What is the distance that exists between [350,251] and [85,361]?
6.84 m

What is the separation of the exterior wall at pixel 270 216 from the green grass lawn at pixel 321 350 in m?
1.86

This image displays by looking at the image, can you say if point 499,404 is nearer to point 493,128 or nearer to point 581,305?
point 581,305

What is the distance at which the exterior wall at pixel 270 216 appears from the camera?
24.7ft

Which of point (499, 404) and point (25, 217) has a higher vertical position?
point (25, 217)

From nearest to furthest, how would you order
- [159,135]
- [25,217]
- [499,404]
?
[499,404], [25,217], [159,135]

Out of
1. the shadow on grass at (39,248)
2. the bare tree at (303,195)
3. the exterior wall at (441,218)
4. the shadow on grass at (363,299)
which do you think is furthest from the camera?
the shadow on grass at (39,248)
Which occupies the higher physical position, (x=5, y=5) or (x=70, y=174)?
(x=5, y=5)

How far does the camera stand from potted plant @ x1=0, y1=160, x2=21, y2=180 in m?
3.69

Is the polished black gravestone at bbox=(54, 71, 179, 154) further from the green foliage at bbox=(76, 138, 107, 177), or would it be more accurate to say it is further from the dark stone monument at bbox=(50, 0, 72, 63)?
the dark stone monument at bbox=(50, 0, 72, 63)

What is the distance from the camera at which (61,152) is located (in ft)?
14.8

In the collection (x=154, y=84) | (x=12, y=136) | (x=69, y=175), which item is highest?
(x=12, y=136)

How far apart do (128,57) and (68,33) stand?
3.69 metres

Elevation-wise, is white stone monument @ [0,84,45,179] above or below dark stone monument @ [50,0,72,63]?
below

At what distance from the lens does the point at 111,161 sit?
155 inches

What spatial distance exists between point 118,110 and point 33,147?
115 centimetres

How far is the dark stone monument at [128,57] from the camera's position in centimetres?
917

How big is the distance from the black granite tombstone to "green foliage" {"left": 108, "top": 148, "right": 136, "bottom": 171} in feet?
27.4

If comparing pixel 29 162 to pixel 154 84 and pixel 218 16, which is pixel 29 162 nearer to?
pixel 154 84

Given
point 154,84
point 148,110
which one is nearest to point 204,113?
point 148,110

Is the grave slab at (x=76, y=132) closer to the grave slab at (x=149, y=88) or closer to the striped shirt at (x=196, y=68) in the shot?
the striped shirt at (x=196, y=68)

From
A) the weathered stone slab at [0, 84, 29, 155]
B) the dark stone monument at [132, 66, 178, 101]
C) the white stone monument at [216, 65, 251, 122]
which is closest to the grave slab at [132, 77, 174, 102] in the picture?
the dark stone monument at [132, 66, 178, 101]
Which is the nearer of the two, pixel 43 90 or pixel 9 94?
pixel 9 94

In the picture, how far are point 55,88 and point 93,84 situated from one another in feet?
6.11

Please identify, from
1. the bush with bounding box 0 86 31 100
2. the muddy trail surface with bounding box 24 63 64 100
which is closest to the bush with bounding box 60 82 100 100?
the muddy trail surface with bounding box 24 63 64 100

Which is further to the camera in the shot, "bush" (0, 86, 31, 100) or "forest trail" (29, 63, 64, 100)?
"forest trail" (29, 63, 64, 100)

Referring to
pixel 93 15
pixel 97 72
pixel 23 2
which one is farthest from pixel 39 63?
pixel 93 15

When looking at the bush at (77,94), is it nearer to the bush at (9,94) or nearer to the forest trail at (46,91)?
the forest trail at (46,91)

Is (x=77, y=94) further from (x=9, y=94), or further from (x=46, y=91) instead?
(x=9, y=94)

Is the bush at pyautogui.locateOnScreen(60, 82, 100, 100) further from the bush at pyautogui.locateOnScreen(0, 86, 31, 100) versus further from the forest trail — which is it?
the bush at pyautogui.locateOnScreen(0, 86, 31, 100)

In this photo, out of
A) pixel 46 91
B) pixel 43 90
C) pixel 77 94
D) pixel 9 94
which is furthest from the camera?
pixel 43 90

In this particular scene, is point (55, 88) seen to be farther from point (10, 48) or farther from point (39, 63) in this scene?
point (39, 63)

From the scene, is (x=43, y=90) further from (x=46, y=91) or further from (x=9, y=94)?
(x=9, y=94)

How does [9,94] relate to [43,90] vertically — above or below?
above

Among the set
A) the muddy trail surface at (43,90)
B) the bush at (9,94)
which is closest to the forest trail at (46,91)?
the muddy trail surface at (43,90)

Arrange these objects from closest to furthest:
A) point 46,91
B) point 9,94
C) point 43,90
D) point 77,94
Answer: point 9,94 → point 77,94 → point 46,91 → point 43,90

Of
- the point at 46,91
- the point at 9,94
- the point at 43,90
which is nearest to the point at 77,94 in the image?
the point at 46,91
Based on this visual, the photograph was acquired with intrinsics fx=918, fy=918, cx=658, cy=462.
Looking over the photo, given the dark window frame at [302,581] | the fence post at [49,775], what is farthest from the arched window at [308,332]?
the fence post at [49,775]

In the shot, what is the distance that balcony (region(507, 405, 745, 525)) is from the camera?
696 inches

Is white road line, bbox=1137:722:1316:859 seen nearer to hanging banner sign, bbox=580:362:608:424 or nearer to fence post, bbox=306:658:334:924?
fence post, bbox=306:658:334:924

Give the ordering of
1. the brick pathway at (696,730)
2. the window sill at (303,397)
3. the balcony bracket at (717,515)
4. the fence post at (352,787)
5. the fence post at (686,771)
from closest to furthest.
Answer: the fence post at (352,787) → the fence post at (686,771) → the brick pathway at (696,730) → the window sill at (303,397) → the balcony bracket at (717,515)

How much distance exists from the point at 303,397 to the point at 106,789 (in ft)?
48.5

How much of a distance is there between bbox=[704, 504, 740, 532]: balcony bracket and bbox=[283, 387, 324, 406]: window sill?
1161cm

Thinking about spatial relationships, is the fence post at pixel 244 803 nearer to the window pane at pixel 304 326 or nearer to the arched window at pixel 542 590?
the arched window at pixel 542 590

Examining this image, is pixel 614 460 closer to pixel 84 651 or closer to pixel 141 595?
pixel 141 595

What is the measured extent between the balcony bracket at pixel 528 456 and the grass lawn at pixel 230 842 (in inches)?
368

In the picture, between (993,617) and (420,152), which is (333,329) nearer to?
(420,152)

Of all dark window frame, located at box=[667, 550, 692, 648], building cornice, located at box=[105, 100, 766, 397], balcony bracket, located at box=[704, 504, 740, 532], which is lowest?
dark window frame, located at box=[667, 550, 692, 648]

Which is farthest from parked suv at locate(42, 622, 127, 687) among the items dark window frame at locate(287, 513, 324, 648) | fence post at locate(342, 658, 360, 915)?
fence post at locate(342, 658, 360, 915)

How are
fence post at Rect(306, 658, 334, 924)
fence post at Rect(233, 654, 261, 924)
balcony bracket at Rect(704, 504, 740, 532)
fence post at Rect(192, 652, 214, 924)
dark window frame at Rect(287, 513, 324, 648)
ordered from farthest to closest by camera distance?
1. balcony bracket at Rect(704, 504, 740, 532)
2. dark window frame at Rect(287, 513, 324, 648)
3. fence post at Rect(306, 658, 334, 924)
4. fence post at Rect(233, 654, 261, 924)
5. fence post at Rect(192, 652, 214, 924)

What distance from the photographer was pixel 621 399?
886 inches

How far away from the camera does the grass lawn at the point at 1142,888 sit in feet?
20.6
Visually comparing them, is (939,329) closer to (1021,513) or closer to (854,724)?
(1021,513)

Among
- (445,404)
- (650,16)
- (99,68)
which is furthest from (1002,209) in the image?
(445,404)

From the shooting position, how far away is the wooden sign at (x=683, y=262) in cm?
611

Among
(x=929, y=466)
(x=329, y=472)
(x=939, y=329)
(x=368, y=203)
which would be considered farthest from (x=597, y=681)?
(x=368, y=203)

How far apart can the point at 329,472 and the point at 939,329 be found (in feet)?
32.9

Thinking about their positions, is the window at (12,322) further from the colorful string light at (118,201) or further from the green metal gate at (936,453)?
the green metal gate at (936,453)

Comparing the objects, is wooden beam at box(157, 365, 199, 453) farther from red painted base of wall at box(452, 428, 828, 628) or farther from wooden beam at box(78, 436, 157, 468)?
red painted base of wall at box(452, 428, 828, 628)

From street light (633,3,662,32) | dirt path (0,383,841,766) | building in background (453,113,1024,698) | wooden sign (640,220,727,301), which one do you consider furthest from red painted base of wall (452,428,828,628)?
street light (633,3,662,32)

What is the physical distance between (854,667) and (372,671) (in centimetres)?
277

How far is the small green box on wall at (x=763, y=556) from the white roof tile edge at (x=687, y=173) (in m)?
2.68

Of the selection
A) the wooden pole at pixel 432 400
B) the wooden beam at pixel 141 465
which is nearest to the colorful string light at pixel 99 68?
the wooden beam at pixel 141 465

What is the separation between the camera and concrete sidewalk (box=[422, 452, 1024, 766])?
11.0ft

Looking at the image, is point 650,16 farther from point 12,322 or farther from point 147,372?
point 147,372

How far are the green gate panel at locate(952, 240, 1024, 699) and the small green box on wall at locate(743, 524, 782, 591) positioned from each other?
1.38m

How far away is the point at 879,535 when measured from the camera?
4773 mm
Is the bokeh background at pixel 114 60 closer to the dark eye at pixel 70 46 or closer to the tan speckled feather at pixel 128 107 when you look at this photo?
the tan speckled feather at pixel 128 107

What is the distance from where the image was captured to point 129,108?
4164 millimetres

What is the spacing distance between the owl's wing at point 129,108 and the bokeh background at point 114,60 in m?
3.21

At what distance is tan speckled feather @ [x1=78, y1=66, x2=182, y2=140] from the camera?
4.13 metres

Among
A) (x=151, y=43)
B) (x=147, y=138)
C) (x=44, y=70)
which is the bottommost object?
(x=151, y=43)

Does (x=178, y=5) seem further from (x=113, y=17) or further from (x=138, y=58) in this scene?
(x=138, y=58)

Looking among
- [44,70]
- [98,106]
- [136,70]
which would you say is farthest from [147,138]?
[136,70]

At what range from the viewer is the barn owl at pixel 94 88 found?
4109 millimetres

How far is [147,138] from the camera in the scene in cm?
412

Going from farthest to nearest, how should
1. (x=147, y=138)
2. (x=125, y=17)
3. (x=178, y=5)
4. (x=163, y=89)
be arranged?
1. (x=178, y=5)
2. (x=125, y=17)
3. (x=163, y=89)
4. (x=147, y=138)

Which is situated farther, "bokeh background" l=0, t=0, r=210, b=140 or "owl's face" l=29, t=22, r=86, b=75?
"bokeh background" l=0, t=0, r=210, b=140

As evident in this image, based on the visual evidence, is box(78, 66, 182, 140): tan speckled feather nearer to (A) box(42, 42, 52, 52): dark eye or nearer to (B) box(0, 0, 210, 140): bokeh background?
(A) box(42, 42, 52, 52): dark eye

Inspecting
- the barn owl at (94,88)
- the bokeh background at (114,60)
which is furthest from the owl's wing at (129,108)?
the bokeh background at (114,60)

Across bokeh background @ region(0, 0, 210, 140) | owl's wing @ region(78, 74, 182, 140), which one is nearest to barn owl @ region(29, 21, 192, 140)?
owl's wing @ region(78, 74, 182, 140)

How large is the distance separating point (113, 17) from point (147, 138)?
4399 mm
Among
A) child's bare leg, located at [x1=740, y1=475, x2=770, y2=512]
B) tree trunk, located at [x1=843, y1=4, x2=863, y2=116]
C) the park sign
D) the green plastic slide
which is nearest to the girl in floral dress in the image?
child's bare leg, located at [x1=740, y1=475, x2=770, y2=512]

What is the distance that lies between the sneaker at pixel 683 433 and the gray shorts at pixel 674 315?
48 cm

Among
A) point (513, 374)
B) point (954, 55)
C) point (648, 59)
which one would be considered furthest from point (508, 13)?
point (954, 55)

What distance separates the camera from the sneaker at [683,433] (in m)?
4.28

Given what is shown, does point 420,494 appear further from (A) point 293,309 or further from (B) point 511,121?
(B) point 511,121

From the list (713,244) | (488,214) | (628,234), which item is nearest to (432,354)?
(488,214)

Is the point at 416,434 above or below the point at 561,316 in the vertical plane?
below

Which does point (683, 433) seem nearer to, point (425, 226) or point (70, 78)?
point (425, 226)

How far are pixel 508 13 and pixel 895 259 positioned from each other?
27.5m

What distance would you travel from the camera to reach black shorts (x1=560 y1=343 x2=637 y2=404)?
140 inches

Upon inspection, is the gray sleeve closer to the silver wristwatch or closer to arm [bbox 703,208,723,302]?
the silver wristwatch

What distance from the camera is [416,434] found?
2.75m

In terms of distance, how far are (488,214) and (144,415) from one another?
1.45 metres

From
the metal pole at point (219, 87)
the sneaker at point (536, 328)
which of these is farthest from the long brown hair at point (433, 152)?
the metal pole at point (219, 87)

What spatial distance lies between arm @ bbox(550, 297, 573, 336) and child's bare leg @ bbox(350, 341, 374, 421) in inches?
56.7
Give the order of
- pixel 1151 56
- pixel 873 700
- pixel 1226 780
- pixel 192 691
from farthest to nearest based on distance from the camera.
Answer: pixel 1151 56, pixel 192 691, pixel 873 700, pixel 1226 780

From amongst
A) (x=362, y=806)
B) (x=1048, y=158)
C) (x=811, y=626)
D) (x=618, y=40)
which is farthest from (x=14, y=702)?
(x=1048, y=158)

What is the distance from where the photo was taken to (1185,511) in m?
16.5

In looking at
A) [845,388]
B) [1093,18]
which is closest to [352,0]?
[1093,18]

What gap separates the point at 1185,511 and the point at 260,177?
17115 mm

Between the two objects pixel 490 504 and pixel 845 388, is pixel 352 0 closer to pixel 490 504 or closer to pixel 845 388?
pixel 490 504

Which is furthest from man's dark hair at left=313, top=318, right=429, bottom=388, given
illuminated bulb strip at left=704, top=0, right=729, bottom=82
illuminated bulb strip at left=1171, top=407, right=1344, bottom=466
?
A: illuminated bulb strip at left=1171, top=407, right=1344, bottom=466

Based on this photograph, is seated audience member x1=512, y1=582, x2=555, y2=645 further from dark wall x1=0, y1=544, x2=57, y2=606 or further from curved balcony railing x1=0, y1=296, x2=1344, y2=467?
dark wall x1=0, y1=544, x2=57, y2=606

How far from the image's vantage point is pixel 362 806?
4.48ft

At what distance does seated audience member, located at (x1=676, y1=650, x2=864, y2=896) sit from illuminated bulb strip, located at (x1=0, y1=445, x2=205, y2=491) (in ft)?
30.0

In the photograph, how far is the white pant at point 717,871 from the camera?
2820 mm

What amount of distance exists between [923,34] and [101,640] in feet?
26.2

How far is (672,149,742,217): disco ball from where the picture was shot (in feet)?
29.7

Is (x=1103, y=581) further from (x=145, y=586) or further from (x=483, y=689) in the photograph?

- **WHAT YOU SHOULD DO**
Starting at the line that contains "Based on this photograph, is", write out every line to the end of the entries, exactly as given.

- **WRITTEN SOLUTION**
Based on this photograph, is seated audience member x1=512, y1=582, x2=555, y2=645 further from dark wall x1=0, y1=544, x2=57, y2=606 or further from curved balcony railing x1=0, y1=296, x2=1344, y2=467?
dark wall x1=0, y1=544, x2=57, y2=606

How far from the image's vantage point is pixel 362 806?
4.48ft

At what distance does seated audience member, located at (x1=676, y1=650, x2=864, y2=896) sit from illuminated bulb strip, located at (x1=0, y1=445, x2=205, y2=491) (in ft)?
30.0

In the photograph, how far is the white pant at point 717,871 from the camera?
2820 mm

What amount of distance exists between [923,34] and [101,640] in feet?
26.2

How far is (672,149,742,217): disco ball from where the picture was shot (in feet)?
29.7

Is (x=1103, y=581) further from (x=145, y=586) or further from (x=483, y=689) in the photograph?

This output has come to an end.